The certification course subjected the six grads to an exhaustive, 17 week long training course under the supervision of experienced mechanics.
“Our instructors knew these guys were going to be working in a competitive bike shop,” says Benoit. “We gave them the time to learn the ropes – to show up to work consistently, to arrive on time, to respect other, and to work with the equipment and tools properly.”
Over the first 14 weeks of the course students learned the basics of bike building; including threading tires, fixing brakes, and drilling holes in frames. At one point the cohort even got a chance to work with PedalEasy, an Ottawa based supplier and manufacturer of e-bikes. Eight of their bikes were brought in along with the electrical equipment needed to wire them properly.
“We did motorized wheels, batteries attached to them with computer chips. That kind of thing,” says Chris Campeau, one of the six grads. “Biking was a way for me to relieve stress, to push past my problems … I get that with working with bikes too.”
“I think I’ve made some of my best friends here. It’s been cool.” [story continues below photo]
Campeau and the other grads spent the last three weeks of the program interning at bike shops across Ottawa. Campeau, who interned at Joe Mama’s in the Glebe, was offered seasonal employment almost before the internship was over.
“Chris is off the top one of the most energetic and enthusiastic guys we’ve had come in,” says Tom Jeza, the store manager at Joe Mama’s. “He’s driven to be in the industry…doesn’t matter if it’s something basic or advanced.”
The other graduates were offered internships at Kunstadt’s Glebe and Heron locations, Full Cycle, and Bushtukah. At the time of writing, most of the grads have received offers of employment from the stores at which they interned.

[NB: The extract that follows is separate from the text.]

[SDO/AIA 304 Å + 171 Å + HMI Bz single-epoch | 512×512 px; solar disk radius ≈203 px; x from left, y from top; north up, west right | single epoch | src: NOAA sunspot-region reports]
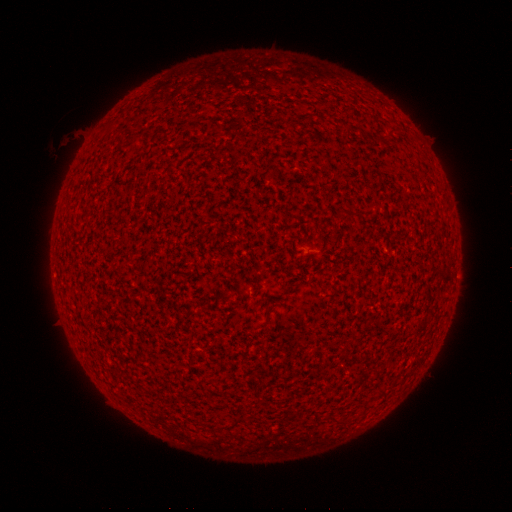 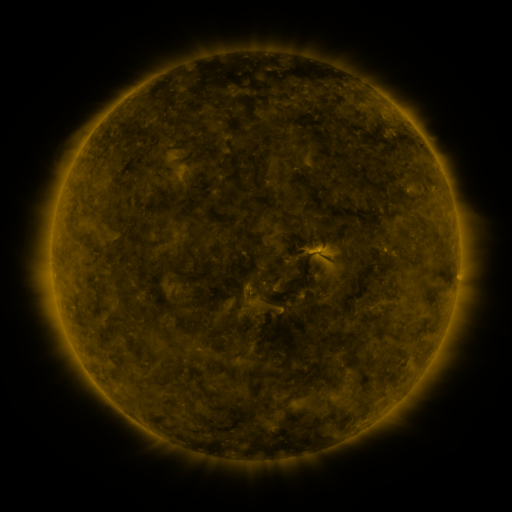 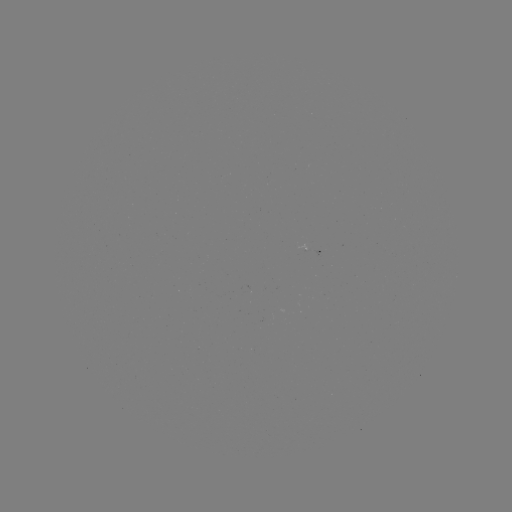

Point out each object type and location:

“This wasn’t just about learning how to turn a wrench,” says Brian Wheeler, the head mechanic for the program and owner of RightBike.
The only comparable program is an 11-day certification course from the Winterborne Bicycle Institute in Guelph, according to Wheeler. But RightBike’s course doesn’t just teach the technical skills necessary for work as a mechanic.
“We’ve learned from experience that solely bike skills and bike mechanics aren’t the only thing it takes to get and hold a job,” said Benoit. “It’s the social skills, the soft skills, that make the difference.”
This included learning about financial literacy, WHMIS training, managing workplace stress, first aid, fighting violence against women, and preparing for interviews. To keep fuelled during the course they were provided with free coffee by the Bridgehead at Fairmont and Wellington.
The class was comprised of individuals facing barriers to employment. These included mental health challenges, overcoming addition, a lack of economic opportunities, and physical or learning disabilities, according to Benoit. Originally there were 11 students in the class, but by graduation that number had dropped to six.
“For some of these guys, getting competitive job offers is a completely new experience in their adult lives,” says Benoit. “But this is what they’ve done themselves. We created the environment, but it’s from their own efforts, their own capacity, that they’re getting these offers.”
“Chris offers a lot to our team, and it was fun teaching him too,” adds Jeza. “Heck, we’ve even started hanging out at the bike park sometimes.”
Although the program has already helped forge new relationships, Jeza has a little bit of competition.
Even after the crowd of enthusiastic supporters had left, the new mechanics were still gathered around the buffet table talking, smiling, and laughing.